* SHORT TASK *
Restate the records in their entirety, word for word.

*** RECORD LIST

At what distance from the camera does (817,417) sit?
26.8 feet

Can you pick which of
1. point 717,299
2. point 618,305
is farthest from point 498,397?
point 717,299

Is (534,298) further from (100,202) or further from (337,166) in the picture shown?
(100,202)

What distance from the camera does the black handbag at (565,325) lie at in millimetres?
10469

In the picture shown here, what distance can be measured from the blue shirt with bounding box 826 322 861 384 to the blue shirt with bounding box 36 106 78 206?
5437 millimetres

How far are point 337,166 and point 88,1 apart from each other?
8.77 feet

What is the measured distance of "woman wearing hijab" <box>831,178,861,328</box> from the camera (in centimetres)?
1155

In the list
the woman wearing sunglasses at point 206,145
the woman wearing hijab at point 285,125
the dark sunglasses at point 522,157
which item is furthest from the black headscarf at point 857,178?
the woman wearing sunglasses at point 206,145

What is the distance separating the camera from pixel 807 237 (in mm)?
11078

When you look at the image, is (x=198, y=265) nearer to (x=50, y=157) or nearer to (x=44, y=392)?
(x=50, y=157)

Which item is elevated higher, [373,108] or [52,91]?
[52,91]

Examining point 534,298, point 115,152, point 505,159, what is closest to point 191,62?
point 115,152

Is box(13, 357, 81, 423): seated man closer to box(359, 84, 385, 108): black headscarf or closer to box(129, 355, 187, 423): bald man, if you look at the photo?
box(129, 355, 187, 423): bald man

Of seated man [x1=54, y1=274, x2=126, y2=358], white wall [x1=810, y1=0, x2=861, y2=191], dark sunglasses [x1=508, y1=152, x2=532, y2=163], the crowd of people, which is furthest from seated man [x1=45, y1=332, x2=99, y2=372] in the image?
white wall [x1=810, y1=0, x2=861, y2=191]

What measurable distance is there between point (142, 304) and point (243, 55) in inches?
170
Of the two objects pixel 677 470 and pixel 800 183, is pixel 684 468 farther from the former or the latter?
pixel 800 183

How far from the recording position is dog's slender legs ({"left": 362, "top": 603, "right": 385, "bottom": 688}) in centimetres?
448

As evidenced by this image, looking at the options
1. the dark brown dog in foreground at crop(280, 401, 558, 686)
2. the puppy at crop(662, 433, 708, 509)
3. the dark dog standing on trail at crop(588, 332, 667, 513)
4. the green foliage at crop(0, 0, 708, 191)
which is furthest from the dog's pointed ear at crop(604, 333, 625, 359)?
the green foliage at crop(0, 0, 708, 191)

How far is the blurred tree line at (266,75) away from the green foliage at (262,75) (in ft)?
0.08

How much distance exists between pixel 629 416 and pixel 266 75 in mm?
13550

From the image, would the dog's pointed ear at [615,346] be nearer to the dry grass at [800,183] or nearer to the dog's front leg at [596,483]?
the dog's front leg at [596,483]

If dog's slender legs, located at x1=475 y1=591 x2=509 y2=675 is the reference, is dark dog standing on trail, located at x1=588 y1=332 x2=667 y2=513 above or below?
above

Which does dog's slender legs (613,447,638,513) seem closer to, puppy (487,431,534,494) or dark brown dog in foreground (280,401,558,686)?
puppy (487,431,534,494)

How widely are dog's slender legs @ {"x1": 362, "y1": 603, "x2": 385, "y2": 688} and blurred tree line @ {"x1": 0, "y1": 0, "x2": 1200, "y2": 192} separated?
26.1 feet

******

* COMPLETE RESPONSE *
At what distance from the camera does (817,417) sit?
26.8 feet

Can you pick which of
1. point 717,299
2. point 618,305
is farthest from point 498,397?
point 717,299

Is (534,298) further from (100,202) or further from (337,166) in the picture shown?
(100,202)

What distance from the camera does the black handbag at (565,325) lie at in millimetres?
10469

In the picture shown here, what distance can be measured from the blue shirt with bounding box 826 322 861 384 to the blue shirt with bounding box 36 106 78 206?
5437 millimetres

How far are point 337,166 and point 88,1 apart from each other?
8.77 feet

What is the measured distance of "woman wearing hijab" <box>831,178,861,328</box> from the camera (in centimetres)?
1155

In the list
the woman wearing sunglasses at point 206,145
the woman wearing hijab at point 285,125
the dark sunglasses at point 522,157
which item is furthest from the black headscarf at point 857,178?
the woman wearing sunglasses at point 206,145

What is the distance separating the camera from pixel 807 237 (in mm)?
11078

When you look at the image, is (x=198, y=265) nearer to (x=50, y=157) or nearer to (x=44, y=392)?
(x=50, y=157)

Which item is elevated higher, [373,108] or [52,91]?
[52,91]

Examining point 534,298, point 115,152, point 505,159, what is closest to point 191,62?
point 115,152

Is box(13, 357, 81, 423): seated man closer to box(359, 84, 385, 108): black headscarf or closer to box(129, 355, 187, 423): bald man, if you look at the photo?
box(129, 355, 187, 423): bald man

Of seated man [x1=54, y1=274, x2=126, y2=358], white wall [x1=810, y1=0, x2=861, y2=191], dark sunglasses [x1=508, y1=152, x2=532, y2=163], the crowd of people, which is furthest from seated man [x1=45, y1=332, x2=99, y2=372] in the image?
white wall [x1=810, y1=0, x2=861, y2=191]

What measurable distance is there between point (142, 304) and point (243, 55) in inches?
170
Of the two objects pixel 677 470 and pixel 800 183, is pixel 684 468 farther from the former or the latter?
pixel 800 183

How far from the recording position is dog's slender legs ({"left": 362, "top": 603, "right": 385, "bottom": 688}) in centimetres?
448

As evidenced by this image, looking at the options
1. the dark brown dog in foreground at crop(280, 401, 558, 686)
2. the puppy at crop(662, 433, 708, 509)
3. the dark dog standing on trail at crop(588, 332, 667, 513)
4. the green foliage at crop(0, 0, 708, 191)
which is furthest from the dog's pointed ear at crop(604, 333, 625, 359)?
the green foliage at crop(0, 0, 708, 191)

How far is the blurred tree line at (266,75) away from the green foliage at (262,75) (in ft)?
0.08

How much distance exists between pixel 629 416 and pixel 266 75 in mm?
13550

From the image, would the dog's pointed ear at [615,346] be nearer to the dry grass at [800,183] or nearer to the dog's front leg at [596,483]?
the dog's front leg at [596,483]

If dog's slender legs, located at x1=475 y1=591 x2=509 y2=675 is the reference, is dark dog standing on trail, located at x1=588 y1=332 x2=667 y2=513 above or below?
above

Which does dog's slender legs (613,447,638,513) seem closer to, puppy (487,431,534,494) or dark brown dog in foreground (280,401,558,686)?
puppy (487,431,534,494)

How widely are dog's slender legs @ {"x1": 362, "y1": 603, "x2": 385, "y2": 688} and blurred tree line @ {"x1": 0, "y1": 0, "x2": 1200, "y2": 192} separated?
26.1 feet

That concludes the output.